Confesso que fiquei encantado com a intensidade da aceitação de Arthur Bispo no lugar onde ele nasceu. Fosse uma terra de fraca expressão da cultura popular, talvez o preconceito contra o “doente mental” tivesse vencido a grandeza da arte que veio do seu inconsciente. Japaratuba demonstra com essa louvável atitude que é uma terra de gente sábia e magnânima. Gente que aprendeu a valorizar a essência humana em sua história de lutas. Com não mais do que 20 mil habitantes, esse pequeno município sergipano vive do cultivo do coco, mandioca, cana-de-açúcar, artesanato e alguns royalties que recebe da exploração de petróleo.
Marcada pela resistência indígena aos colonizadores e pelo grande fluxo de escravos que recebeu no período colonial, a maior riqueza do município é a sua cultura popular mestiça. Uma cultura caldeada no respeito às diferenças. O exemplo da relação dos japaratubenses com o seu conterrâneo Arthur Bispo é uma prova desse valor social. Dona Maria Amélia não cabe em si de contente ao contar que a escola de samba Império Serrano homenageará Arthur Bispo do Rosário exatamente em um enredo que fala das diferenças, no Carnaval carioca deste ano de 2007.

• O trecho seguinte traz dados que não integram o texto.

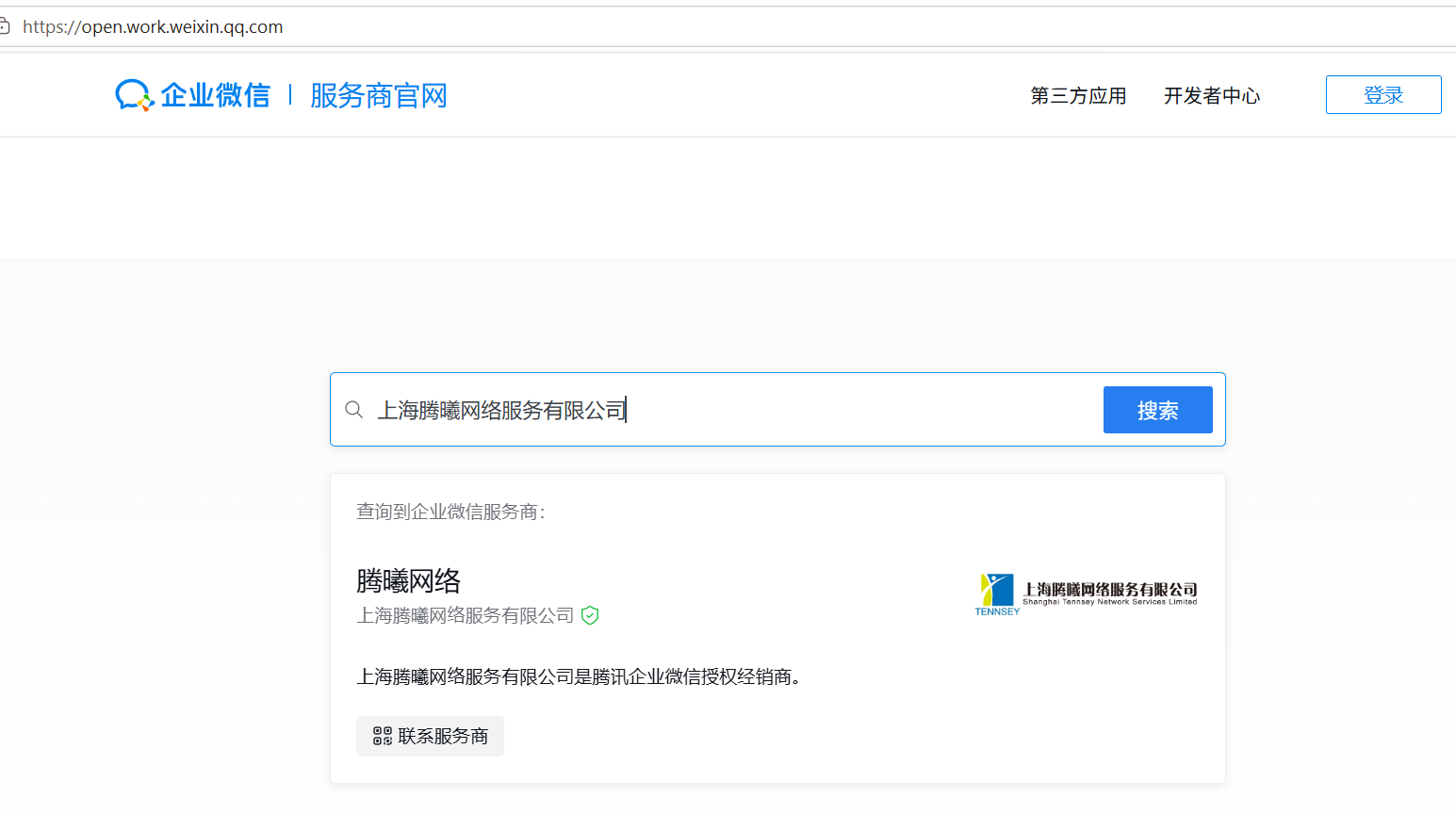 騰訊企業(yè)微信 騰訊企業(yè)微信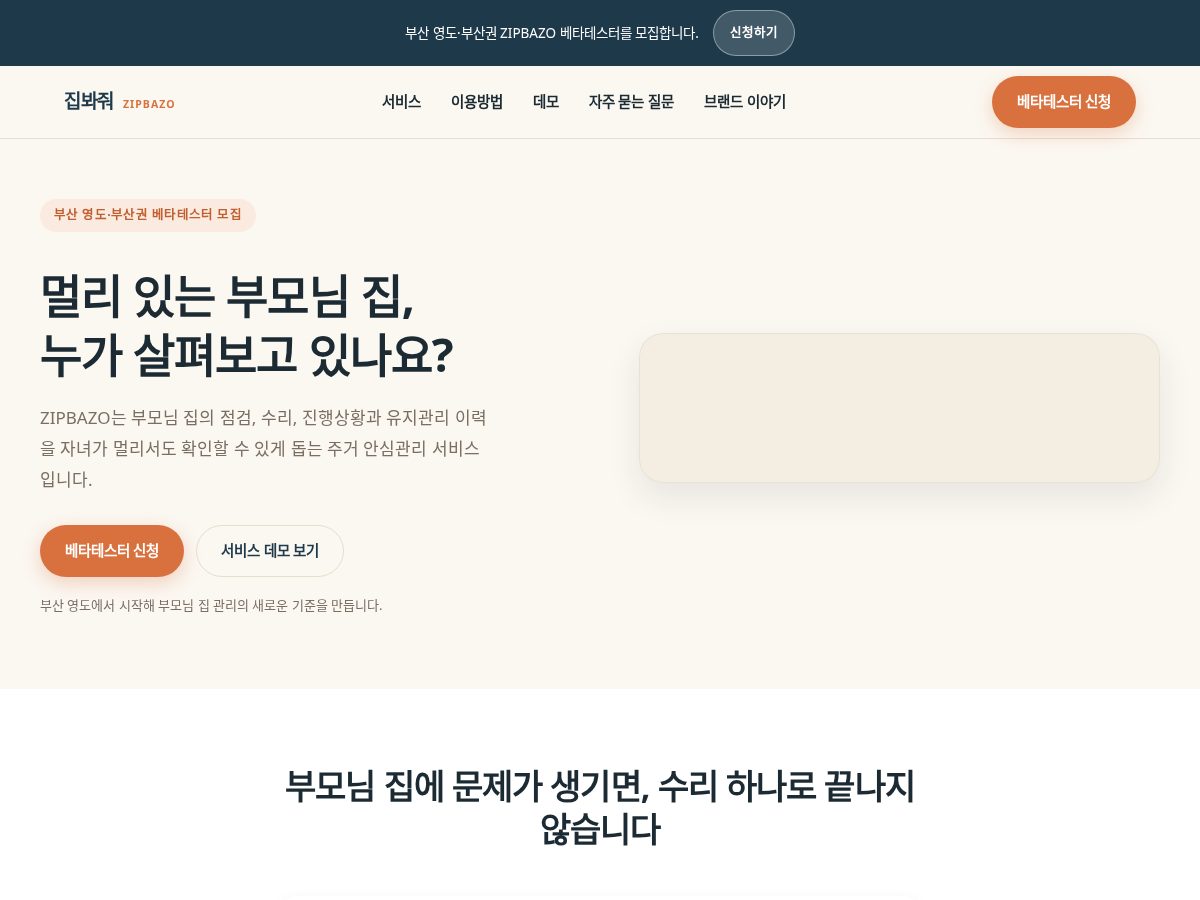 Landing-page snapshot of zipbazo.com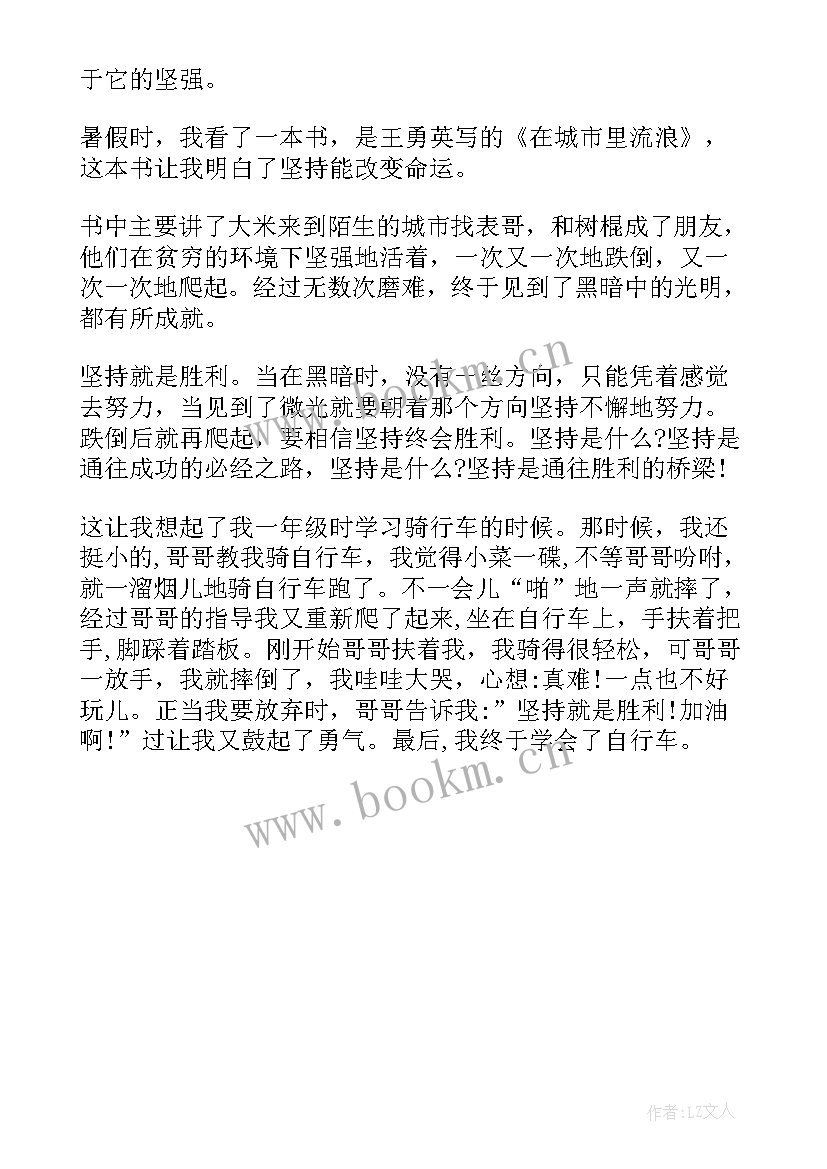 在城市里流浪的故事读后感 在城市里流浪读后感(优质5篇)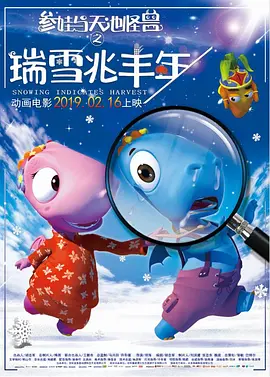 成人综合久久综合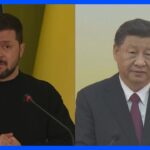 【速報】習近平国家主席、ゼレンスキー大統領と電話会談　中国メディア｜TBS NEWS DIG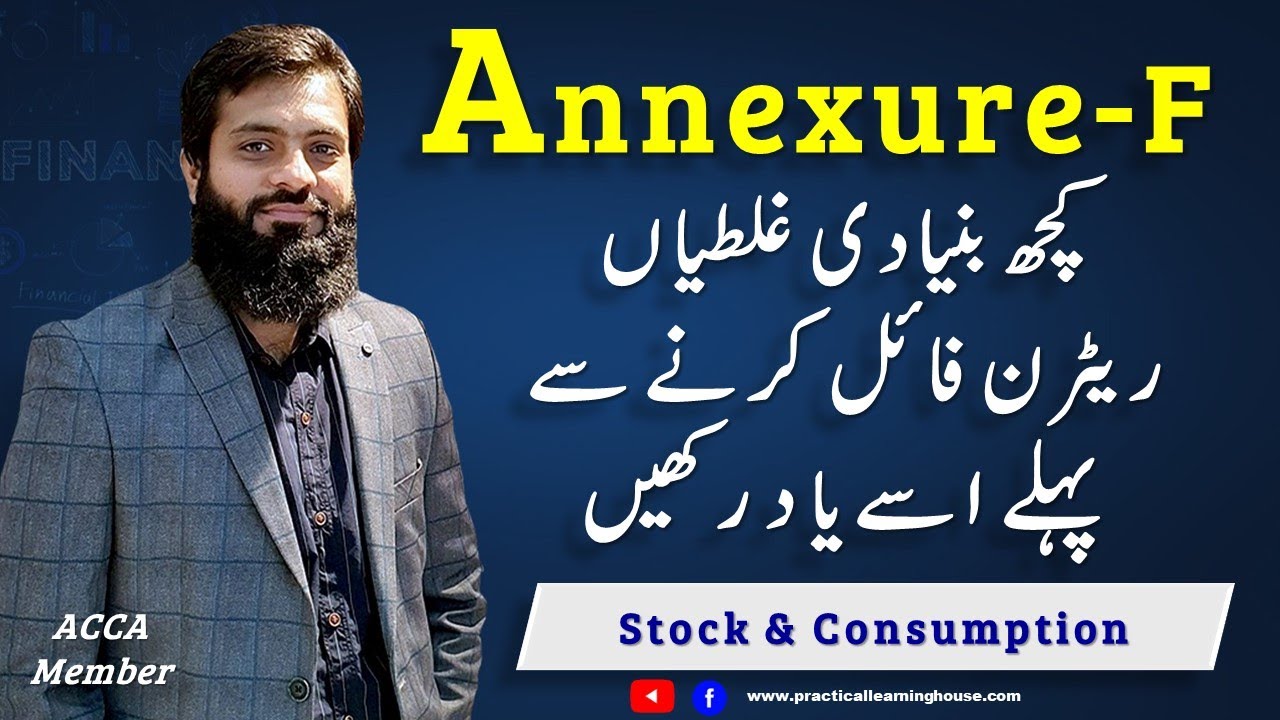Remember 3 steps before Filing of Annex-F in Sale Tax Return | Monthly Reporting of Annex-F |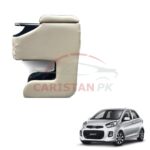 KIA Picanto Car Armrest Beige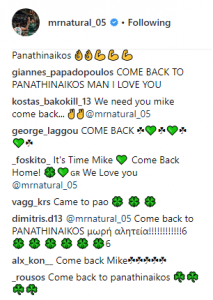 "Έπεσε" το instagram του Τζέιμς για την... επιστροφή! (pics)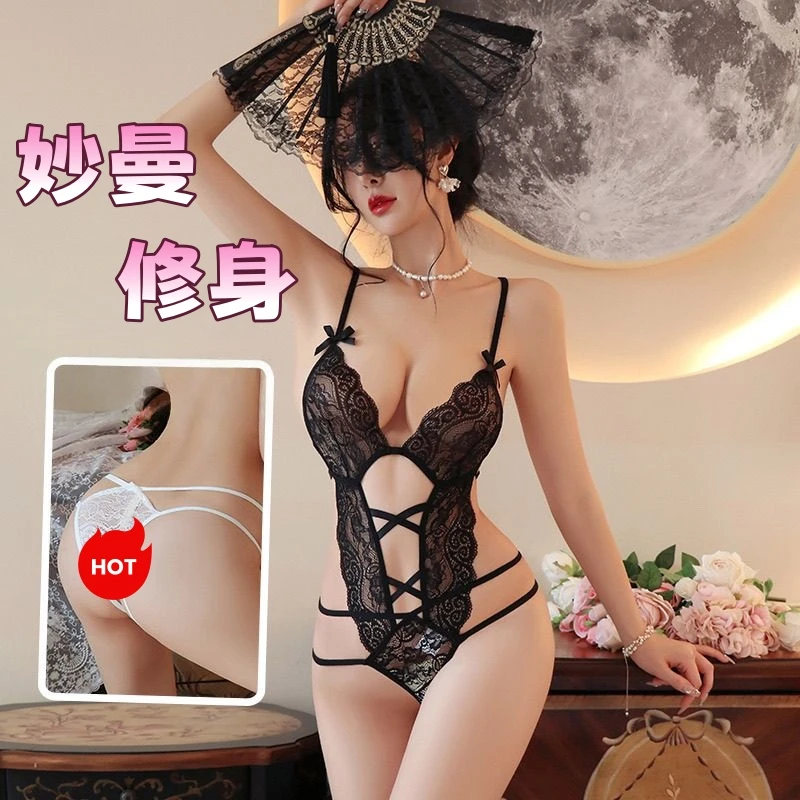 魅嫣/性感连体衣女蕾丝制服纯欲风小胸聚拢露背镂空火辣套装睡袍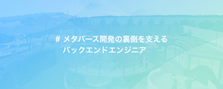 海外ユーザー率94%！メタバース利用者へ最速のバックエンドAPIを届けたい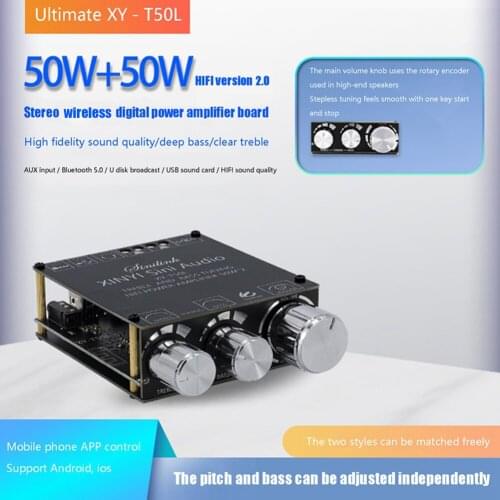 VODOOL Sound Amplifiers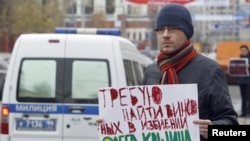 რუსეთში ჟურნალისტები პროტესტს გამოთქვამენ მათ კოლეგებზე თავდასხმების გამო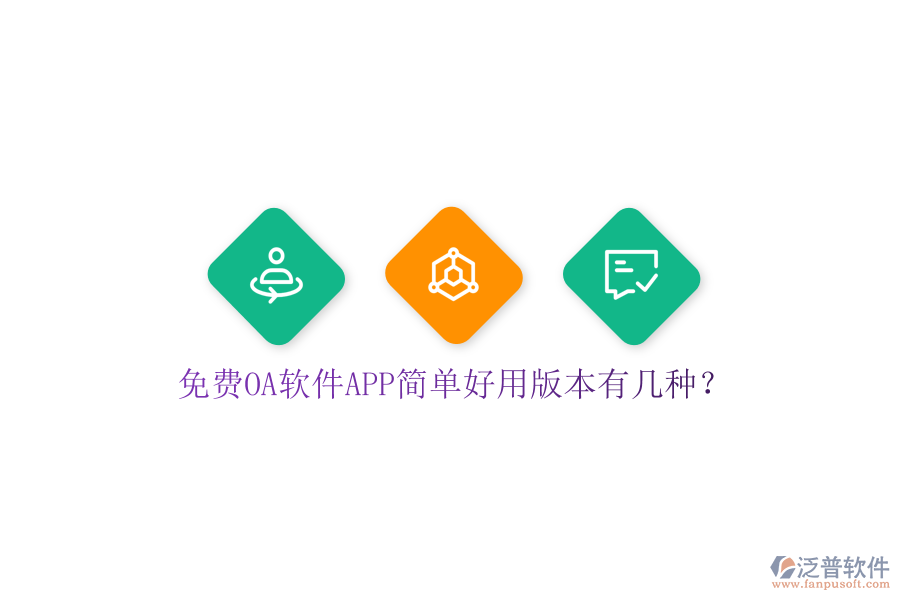 免費(fèi)OA軟件APP簡單好用版本有幾種？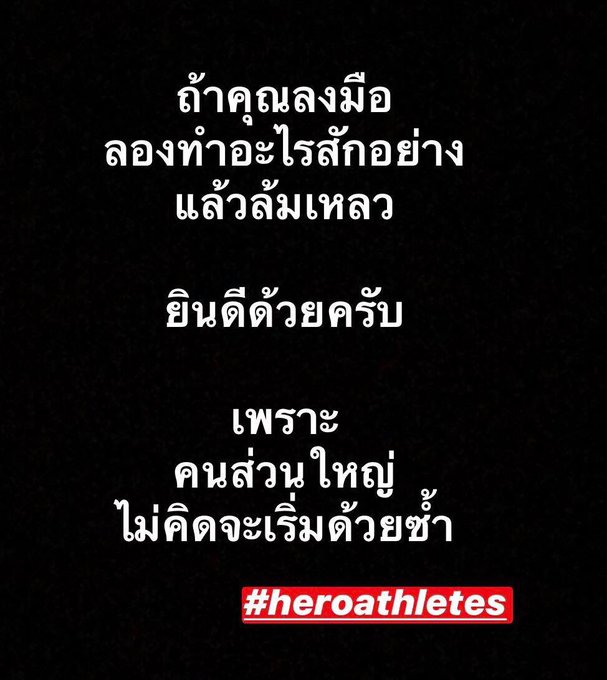 ไม่คิดจะเริ่ม แล้วยังไม่เริ่มจะคิดด้วยซ้ำ  #heroathletes #start #now https://t.co/cGTCqSHK0L<a href="/tag/heroathletes"class="tags">#heroathletes</a><a href="/tag/start"class="tags">#start</a><a href="/tag/now"class="tags">#now</a>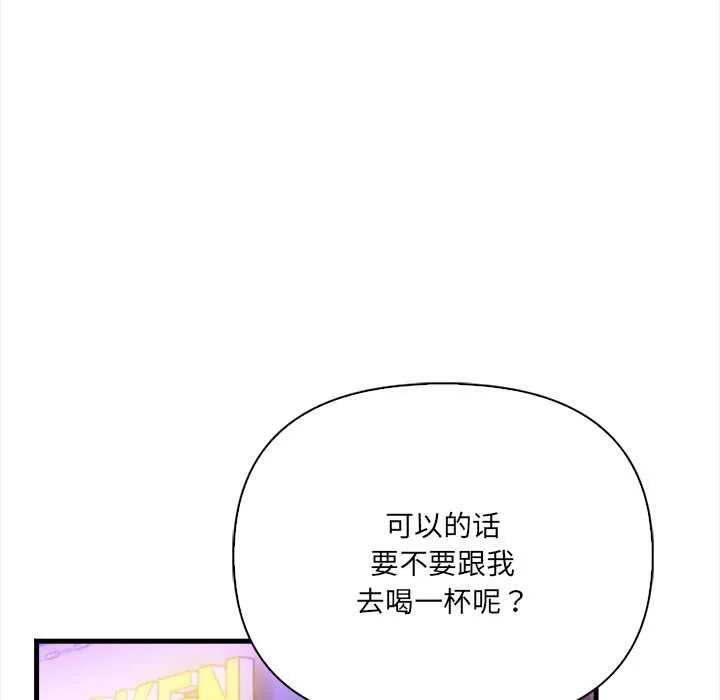 危情十令 第1话 第19页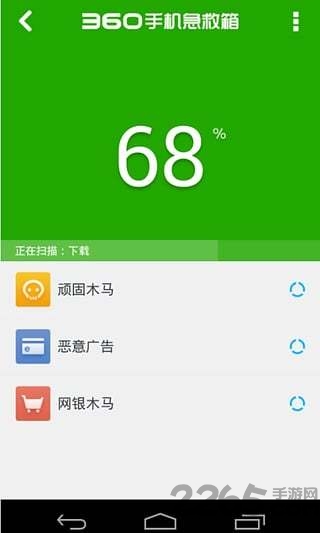 360手机急救箱最新版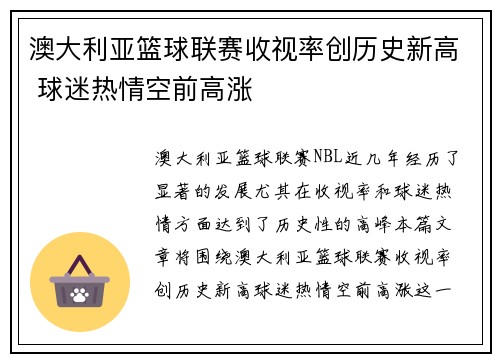 澳大利亚篮球联赛收视率创历史新高 球迷热情空前高涨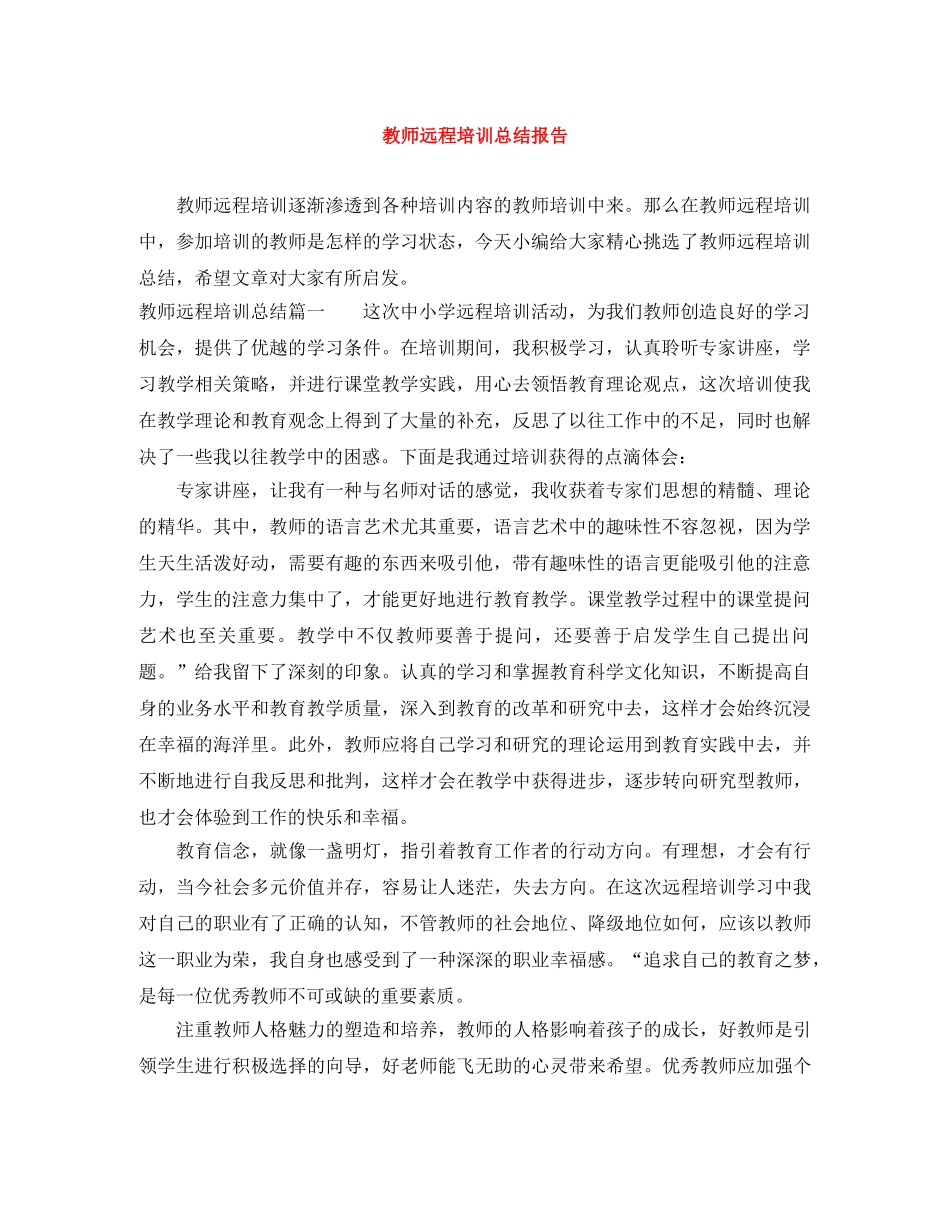 教师远程培训总结报告 _第1页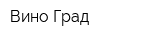Вино Град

A Império Serrano está completando 60 anos e quer firmar na avenida Marquês de Sapucaí o perfil de diversidade que a acompanha desde que se estabeleceu como agremiação ligada aos trabalhadores portuários do Rio de Janeiro. Para mostrar esse aprendizado de convívio harmonioso, a verde e branco faz este ano um desfile enfocando figuras emblemáticas que inspiram reflexões sobre o ser diferente nos planos estético, social, religioso e cultural.
A revelação da intolerância desfila em Quasímodo, sineiro da catedral de Notre Dame, de Victor Hugo; a lição de que as aparências enganam, dança na mente brilhante escondida por trás de um menino pouco sociável e aluno repetente chamado Albert Eistein; a negação da debilidade marcha nas cores da vida berrante de Frida Kahlo; a superação de limites faz elevações na vida e obra do Aleijadinho de Sabará; a contestação do belo canta na poesia de Noel Rosa em busca de corações apaixonáveis; e os limites da existência sambam no delírio criador de Arthur Bispo do Rosário. Tudo ao som da marchinha “Exuberante”, de Ernesto Nazareth: “Rompe o carnaval / Pierrôs, Colombinas / E dançarinas / Belas e finas”.
A sensibilidade de Arthur Bispo estará na avenida sem tocar o chão. Ele dizia que “Os doentes mentais são como os beija-flores, nunca pousam”. Os verdadeiros artistas também não. Principalmente artistas como ele, que não precisaram se ligar a escolas de artes plásticas, nem ter qualquer conhecimento técnico para fazer arte. Ao ser evocado por Deus a recriar o universo, recolheu o lixo da sociedade de consumo, utilizou os fios do próprio uniforme do manicômio e recorreu a palavra escrita para expressar imagens no cumprimento da sua missão de ser profundo em sua revelação.
Arthur Bispo deixou Japaratuba com 15 anos de idade. Passou os 15 anos seguintes inventando jeito de sobreviver pelo Sudeste, inclusive como marinheiro e lutador de box. No hospício, onde ficou internado por 50 anos, desenvolveu uma obra de extrema atualidade estética. Quando alguém queria ver o seu trabalho, ele não se incomodava, desde que o visitante dissesse a cor da sua aura. A senha era dizer “azul”. Depois de ler essas e outras passagens sobre a vida desse visionário genial, deixei Japaratuba pela via principal. Antes de pegar a estrada, em uma bifurcação, parei para ver a estátua de Arthur Bispo que a dona Maria Amélia tinha falado. Fiquei olhando com reverência para aquele monumento. Ao fundo, a cidade, generosa, transpirava simplicidade e paz. O céu estava cheio de nuvens, mas incrivelmente azulado, o dia bonito. Falei baixinho: “A sua aura está azul, Bispo”. E fui embora.